Information explosion

Last updated

The information explosion is the rapid increase in the amount of published information or data and the effects of this abundance. [1] As the amount of available data grows, the problem of managing the information becomes more difficult, which can lead to information overload. The Online Oxford English Dictionary indicates use of the phrase in a March 1964 New Statesman article. [2] The New York Times first used the phrase in its editorial content in an article by Walter Sullivan on June 7, 1964, in which he described the phrase as "much discussed". (p11.) [3] The earliest known use of the phrase was in a speech about television by NBC president Pat Weaver at the Institute of Practitioners of Advertising in London on September 27, 1955. The speech was rebroadcast on radio station WSUI in Iowa and excerpted in the Daily Iowan newspaper two months later. [4]

Contents

Many sectors are seeing this rapid increase in the amount of information available such as healthcare, supermarkets, and governments. [5] Another sector that is being affected by this phenomenon is journalism.

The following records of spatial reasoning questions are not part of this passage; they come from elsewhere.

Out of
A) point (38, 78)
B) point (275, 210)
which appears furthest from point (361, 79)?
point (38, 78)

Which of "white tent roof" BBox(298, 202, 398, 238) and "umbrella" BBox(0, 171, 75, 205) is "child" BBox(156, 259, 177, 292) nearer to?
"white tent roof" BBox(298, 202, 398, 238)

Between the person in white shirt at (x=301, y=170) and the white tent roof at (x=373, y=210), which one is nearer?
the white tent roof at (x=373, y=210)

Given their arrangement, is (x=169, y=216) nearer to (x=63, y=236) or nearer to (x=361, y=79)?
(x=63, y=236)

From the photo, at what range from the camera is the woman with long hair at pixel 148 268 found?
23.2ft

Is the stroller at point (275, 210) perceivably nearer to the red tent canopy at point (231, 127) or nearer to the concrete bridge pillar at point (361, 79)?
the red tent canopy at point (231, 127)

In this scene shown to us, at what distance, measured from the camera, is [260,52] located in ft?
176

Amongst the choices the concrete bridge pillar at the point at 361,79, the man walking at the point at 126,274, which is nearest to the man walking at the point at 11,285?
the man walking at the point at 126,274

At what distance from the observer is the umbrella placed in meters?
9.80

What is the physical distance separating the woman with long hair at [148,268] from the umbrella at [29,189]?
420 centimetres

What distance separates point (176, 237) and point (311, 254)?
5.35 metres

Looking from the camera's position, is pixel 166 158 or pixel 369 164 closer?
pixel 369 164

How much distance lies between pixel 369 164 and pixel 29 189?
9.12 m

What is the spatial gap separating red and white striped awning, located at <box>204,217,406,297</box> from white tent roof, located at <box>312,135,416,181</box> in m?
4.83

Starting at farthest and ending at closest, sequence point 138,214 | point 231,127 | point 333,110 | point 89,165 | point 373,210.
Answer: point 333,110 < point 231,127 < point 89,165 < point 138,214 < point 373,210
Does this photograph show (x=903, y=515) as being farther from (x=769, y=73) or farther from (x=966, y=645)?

Such a profession, which in the past was responsible for the dissemination of information, may be suppressed by the overabundance of information today. [6]

Techniques to gather knowledge from an overabundance of electronic information (e.g., data fusion may help in data mining) have existed since the 1970s. Another common technique to deal with such amount of information is qualitative research. [7] Such approaches aim to organize the information, synthesizing, categorizing and systematizing in order to be more usable and easier to search.

Growth patterns

A new metric that is being used in an attempt to characterize the growth in person-specific information, is the disk storage per person (DSP), which is measured in megabytes/person (where megabytes is 106 bytes and is abbreviated MB). Global DSP (GDSP) is the total rigid disk drive space (in MB) of new units sold in a year divided by the world population in that year. The GDSP metric is a crude measure of how much disk storage could possibly be used to collect person-specific data on the world population. [5] In 1983, one million fixed drives with an estimated total of 90 terabytes were sold worldwide; 30MB drives had the largest market segment. [9] In 1996, 105 million drives, totaling 160,623 terabytes were sold with 1 and 2 gigabyte drives leading the industry. [10] By the year 2000, with 20GB drive leading the industry, rigid drives sold for the year are projected to total 2,829,288 terabytes Rigid disk drive sales to top $34 billion in 1997.

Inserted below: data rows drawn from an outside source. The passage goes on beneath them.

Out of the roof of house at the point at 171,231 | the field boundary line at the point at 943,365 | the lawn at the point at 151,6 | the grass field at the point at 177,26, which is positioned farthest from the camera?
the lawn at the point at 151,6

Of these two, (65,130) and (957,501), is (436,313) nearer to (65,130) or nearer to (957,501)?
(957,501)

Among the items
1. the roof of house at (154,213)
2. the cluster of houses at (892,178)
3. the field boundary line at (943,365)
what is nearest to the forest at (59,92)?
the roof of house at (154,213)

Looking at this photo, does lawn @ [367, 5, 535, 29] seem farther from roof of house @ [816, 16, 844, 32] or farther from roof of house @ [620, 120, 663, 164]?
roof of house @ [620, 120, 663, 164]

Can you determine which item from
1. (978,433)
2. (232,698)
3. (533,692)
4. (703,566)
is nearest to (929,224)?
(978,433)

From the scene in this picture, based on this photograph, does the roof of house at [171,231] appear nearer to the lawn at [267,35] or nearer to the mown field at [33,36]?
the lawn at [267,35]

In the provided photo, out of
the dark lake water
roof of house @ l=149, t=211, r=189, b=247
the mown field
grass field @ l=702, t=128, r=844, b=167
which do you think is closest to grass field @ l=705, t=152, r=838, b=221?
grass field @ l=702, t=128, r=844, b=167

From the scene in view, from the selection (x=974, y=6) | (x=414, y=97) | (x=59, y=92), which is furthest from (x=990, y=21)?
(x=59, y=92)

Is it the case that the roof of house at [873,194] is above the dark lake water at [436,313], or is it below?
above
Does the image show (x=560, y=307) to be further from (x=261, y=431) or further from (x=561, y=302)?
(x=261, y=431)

According to Latanya Sweeney, there are three trends in data gathering today:

Type 1. Expansion of the number of fields being collected, known as the “collect more” trend.

Type 2. Replace an existing aggregate data collection with a person-specific one, known as the “collect specifically” trend.

Type 3. Gather information by starting a new person-specific data collection, known as the “collect it if you can” trend. [5]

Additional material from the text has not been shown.